Format 2: Top-Level Preset Mapping (no presets: wrapper)

my_suite:
  description: "Suite without wrapper"
  cases:
    - id: test_1
      task: "Do something"

Format 3: Pydantic-Style Dataset (cases key)

{
  "name": "my_dataset",
  "description": "A test dataset",
  "cases": [
    {"id": "q1", "task": "What is 2+2?", "environment": "generic"},
    {"id": "q2", "question": "Explain recursion", "environment": "generic"}
  ]
}

Flexible Task Field

The loader checks multiple field names for the task prompt: task, prompt, question, query, instruction, input. It also searches inside an inputs dict if present.

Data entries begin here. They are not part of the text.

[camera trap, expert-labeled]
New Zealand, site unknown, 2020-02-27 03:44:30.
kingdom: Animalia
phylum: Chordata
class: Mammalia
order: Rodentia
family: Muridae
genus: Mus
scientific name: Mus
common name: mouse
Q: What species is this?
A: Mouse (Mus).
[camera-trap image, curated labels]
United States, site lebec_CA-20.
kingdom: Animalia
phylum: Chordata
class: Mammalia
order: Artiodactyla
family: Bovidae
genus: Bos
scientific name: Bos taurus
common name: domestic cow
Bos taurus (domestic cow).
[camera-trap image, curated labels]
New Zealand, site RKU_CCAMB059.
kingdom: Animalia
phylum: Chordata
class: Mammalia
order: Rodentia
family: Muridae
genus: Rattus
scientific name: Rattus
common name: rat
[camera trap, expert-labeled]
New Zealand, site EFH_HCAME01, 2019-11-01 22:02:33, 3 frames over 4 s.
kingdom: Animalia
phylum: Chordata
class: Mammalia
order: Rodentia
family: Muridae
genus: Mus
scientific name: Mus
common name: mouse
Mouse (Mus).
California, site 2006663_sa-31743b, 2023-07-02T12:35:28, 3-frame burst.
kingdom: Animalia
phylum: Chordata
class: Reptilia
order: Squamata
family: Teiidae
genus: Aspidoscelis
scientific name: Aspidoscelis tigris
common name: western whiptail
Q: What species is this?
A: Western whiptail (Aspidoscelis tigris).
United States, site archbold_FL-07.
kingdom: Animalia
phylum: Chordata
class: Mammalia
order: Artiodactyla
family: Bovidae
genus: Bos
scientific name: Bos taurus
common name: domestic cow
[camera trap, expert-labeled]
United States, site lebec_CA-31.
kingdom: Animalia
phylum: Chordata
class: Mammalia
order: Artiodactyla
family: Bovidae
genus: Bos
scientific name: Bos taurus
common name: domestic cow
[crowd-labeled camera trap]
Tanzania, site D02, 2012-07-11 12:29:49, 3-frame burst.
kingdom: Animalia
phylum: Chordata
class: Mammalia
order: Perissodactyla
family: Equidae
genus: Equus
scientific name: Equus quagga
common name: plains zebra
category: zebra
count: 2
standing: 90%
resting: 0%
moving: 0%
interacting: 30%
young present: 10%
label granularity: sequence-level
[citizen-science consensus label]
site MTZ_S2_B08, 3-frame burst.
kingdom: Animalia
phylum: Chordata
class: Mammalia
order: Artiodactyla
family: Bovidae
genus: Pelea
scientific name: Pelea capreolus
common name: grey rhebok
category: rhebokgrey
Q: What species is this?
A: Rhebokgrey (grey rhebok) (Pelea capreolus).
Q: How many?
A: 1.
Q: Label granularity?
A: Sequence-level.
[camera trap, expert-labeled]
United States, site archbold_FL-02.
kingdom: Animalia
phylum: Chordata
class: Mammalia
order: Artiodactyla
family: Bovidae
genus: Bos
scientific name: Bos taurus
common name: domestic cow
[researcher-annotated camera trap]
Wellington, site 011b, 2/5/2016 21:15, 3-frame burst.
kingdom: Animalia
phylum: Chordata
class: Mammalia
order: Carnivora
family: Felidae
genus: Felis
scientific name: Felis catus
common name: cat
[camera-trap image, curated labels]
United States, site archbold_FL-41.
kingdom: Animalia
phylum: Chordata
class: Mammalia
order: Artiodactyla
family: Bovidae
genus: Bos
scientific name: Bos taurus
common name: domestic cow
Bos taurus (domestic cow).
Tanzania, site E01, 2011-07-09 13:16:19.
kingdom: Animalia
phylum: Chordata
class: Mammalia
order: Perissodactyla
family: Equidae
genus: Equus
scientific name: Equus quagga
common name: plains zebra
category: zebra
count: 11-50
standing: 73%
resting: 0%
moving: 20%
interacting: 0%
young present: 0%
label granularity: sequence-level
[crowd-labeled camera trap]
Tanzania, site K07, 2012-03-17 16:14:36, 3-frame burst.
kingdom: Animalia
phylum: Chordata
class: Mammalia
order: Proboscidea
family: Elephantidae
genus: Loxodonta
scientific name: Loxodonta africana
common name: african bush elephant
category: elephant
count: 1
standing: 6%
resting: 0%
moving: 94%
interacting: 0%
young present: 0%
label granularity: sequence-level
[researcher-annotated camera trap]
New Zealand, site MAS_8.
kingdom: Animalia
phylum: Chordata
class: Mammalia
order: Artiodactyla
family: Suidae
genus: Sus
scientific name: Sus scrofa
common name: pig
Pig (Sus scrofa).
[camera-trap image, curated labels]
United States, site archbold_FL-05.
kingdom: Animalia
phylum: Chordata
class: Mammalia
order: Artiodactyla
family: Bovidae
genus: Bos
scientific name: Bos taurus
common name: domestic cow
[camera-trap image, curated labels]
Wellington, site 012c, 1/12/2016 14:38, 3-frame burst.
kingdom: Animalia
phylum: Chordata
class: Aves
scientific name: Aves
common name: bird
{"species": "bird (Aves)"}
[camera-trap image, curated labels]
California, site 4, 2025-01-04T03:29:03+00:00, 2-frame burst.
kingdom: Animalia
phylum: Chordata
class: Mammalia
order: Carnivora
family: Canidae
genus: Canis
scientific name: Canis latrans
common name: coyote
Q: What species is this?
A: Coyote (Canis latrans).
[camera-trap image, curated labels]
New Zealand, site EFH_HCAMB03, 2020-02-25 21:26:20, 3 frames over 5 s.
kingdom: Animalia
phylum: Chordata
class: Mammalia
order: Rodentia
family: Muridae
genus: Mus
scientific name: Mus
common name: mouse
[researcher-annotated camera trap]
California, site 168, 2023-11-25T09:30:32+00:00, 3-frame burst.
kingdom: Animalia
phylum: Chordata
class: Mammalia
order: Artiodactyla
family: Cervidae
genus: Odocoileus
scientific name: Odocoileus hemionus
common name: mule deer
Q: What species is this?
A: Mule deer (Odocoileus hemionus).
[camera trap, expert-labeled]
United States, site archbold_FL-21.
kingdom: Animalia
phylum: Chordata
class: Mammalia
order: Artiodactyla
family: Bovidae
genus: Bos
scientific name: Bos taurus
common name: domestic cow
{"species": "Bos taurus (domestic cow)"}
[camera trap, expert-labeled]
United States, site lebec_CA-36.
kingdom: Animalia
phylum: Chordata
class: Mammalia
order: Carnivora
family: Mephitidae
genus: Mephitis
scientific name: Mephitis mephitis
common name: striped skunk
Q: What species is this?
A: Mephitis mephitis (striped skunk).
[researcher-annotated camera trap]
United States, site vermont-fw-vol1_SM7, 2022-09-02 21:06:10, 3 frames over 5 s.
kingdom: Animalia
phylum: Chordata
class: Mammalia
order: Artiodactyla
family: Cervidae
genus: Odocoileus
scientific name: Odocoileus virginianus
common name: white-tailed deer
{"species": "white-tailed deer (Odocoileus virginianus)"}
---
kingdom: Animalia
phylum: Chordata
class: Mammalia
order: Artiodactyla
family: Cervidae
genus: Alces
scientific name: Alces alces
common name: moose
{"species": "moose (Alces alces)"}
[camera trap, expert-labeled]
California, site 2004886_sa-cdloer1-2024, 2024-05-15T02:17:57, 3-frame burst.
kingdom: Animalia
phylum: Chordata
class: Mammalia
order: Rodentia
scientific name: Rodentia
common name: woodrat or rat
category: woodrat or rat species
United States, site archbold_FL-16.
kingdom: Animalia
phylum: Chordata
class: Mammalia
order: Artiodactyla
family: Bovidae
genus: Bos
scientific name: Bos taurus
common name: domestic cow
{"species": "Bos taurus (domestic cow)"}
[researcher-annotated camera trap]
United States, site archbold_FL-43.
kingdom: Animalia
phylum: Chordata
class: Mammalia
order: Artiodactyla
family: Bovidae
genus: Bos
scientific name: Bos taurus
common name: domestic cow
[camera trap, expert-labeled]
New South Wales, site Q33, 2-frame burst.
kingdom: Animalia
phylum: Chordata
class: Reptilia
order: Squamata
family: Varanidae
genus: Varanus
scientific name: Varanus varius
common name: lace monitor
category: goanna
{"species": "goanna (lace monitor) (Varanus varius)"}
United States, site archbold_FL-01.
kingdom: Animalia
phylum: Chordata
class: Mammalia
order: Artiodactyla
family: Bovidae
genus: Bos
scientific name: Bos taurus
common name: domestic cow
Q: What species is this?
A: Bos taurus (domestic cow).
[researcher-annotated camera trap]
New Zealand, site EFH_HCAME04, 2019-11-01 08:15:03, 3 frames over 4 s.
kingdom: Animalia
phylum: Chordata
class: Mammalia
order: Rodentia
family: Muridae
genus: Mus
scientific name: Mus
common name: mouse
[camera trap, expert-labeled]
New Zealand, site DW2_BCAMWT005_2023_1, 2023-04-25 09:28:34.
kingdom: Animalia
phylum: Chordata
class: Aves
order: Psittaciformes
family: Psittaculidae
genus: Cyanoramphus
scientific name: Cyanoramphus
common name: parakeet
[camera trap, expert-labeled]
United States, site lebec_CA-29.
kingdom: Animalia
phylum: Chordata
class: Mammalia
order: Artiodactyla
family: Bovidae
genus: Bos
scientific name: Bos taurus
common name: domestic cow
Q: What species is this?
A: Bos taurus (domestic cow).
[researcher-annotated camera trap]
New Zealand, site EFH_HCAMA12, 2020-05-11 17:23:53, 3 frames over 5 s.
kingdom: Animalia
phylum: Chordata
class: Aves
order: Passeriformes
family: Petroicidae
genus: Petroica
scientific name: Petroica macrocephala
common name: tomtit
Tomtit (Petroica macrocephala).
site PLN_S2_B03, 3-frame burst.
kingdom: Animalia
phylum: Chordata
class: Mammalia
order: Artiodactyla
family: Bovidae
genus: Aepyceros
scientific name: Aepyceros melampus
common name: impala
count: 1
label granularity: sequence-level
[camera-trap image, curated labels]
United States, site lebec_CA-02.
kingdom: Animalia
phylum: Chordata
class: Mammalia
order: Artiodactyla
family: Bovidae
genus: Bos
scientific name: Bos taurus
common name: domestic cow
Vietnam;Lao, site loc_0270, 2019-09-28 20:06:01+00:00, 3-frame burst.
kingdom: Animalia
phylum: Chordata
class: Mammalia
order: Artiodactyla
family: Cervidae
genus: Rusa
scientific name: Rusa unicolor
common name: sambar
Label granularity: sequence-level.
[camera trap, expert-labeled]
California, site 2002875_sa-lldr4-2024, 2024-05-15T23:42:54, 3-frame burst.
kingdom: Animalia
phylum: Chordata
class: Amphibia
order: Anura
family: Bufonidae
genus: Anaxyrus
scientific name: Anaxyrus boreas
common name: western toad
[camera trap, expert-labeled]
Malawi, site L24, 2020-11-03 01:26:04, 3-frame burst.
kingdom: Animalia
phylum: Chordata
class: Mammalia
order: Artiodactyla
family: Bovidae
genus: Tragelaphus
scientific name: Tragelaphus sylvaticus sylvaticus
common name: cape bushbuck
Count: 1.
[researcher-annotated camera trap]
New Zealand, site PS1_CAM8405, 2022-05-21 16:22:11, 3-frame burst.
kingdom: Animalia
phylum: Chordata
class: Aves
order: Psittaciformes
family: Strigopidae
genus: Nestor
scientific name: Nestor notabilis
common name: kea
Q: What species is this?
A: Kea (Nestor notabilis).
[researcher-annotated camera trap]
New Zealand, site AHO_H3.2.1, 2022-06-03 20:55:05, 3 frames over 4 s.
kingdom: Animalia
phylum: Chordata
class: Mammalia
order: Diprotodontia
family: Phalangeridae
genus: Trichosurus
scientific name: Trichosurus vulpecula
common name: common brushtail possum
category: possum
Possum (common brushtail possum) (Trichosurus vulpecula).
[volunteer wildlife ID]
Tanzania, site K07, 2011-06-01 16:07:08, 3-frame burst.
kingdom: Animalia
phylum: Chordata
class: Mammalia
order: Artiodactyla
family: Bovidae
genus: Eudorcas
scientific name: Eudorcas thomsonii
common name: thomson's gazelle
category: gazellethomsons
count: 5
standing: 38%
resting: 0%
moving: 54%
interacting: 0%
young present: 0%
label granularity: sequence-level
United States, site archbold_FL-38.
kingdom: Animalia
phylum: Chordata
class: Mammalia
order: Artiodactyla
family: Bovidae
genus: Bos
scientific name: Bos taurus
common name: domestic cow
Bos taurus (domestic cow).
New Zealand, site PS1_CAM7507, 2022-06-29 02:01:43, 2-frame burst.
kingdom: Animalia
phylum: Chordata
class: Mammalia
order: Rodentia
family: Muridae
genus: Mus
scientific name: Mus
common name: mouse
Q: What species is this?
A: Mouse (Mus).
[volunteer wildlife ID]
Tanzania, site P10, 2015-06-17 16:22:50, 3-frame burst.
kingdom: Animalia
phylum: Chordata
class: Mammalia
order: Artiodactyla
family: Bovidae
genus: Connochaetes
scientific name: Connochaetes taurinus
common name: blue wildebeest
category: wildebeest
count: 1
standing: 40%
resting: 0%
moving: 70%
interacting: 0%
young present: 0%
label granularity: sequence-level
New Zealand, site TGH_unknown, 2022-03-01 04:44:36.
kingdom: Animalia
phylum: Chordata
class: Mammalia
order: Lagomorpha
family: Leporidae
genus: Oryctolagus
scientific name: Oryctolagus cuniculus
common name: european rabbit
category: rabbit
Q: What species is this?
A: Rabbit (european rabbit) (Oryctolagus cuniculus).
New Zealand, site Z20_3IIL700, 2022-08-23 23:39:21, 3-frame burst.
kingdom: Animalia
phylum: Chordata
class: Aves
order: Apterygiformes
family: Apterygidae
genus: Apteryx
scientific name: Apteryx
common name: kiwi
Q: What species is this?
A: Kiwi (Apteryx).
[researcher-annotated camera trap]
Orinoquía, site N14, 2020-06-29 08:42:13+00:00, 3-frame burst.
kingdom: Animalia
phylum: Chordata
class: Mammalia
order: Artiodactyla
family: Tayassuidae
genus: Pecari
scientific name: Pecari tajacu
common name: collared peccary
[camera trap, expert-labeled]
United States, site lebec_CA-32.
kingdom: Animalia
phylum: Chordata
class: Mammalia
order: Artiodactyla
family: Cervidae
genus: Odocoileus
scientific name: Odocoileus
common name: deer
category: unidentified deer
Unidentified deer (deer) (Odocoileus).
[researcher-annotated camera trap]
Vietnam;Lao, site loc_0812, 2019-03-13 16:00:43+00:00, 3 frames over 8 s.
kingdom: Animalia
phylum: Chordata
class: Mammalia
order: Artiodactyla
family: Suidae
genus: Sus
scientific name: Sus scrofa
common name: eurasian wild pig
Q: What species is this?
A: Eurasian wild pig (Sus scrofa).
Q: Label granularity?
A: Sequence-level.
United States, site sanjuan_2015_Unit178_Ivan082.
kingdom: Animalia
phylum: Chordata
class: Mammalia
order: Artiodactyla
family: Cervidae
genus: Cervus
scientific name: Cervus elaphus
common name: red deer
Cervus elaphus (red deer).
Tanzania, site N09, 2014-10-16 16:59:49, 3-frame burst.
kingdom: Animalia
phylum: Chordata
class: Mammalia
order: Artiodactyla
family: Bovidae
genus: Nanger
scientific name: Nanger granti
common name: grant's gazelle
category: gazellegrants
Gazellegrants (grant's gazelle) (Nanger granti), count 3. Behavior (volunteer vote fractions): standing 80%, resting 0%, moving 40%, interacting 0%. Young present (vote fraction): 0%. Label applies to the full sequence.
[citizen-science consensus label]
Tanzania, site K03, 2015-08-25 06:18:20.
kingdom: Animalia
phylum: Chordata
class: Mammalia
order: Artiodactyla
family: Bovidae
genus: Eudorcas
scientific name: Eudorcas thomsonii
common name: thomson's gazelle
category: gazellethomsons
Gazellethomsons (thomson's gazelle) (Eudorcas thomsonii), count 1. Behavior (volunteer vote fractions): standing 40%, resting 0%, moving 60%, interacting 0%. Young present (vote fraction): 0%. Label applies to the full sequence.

Format 4: Google ADK Eval Set (eval_cases key)

{
  "name": "adk_eval",
  "eval_cases": [
    {
      "eval_id": "e1",
      "conversation": [
        {"user_content": {"parts": [{"text": "Help me write a function"}]}}
      ]
    }
  ]
}

Format 5: Generic Record List (JSONL, JSON array)

{"id": "r1", "prompt": "Write a sort function", "environment": "generic"}
{"id": "r2", "prompt": "Build a REST API", "environment": "generic"}

Supported File Extensions

Extension Parser
.yaml, .yml YAML (yaml.safe_load)
.json JSON (json.loads)
.jsonl JSONL (line-by-line json.loads)

API Reference

list_benchmark_presets()

def list_benchmark_presets(
    extra_presets: dict[str, list[RLMBenchmarkCase]] | None = None,
    *,
    extra_descriptions: dict[str, str] | None = None,
    extra_sources: dict[str, str] | None = None,
) -> list[dict[str, str | int]]:

Returns a list of dicts with keys preset, cases (count), description, and optionally source.

get_benchmark_cases()

def get_benchmark_cases(
    preset: str,
    *,
    extra_presets: dict[str, list[RLMBenchmarkCase]] | None = None,
) -> list[RLMBenchmarkCase]:

Returns the list of RLMBenchmarkCase objects for a named preset. Raises ValueError for unknown preset names.

load_benchmark_packs()

def load_benchmark_packs(
    paths: list[str | Path] | None,
    *,
    workdir: Path | None = None,
) -> tuple[
    dict[str, list[RLMBenchmarkCase]],   # presets
    dict[str, str],                       # descriptions
    dict[str, str],                       # sources (file paths)
]:

Loads one or more pack files and returns merged presets, descriptions, and source file paths.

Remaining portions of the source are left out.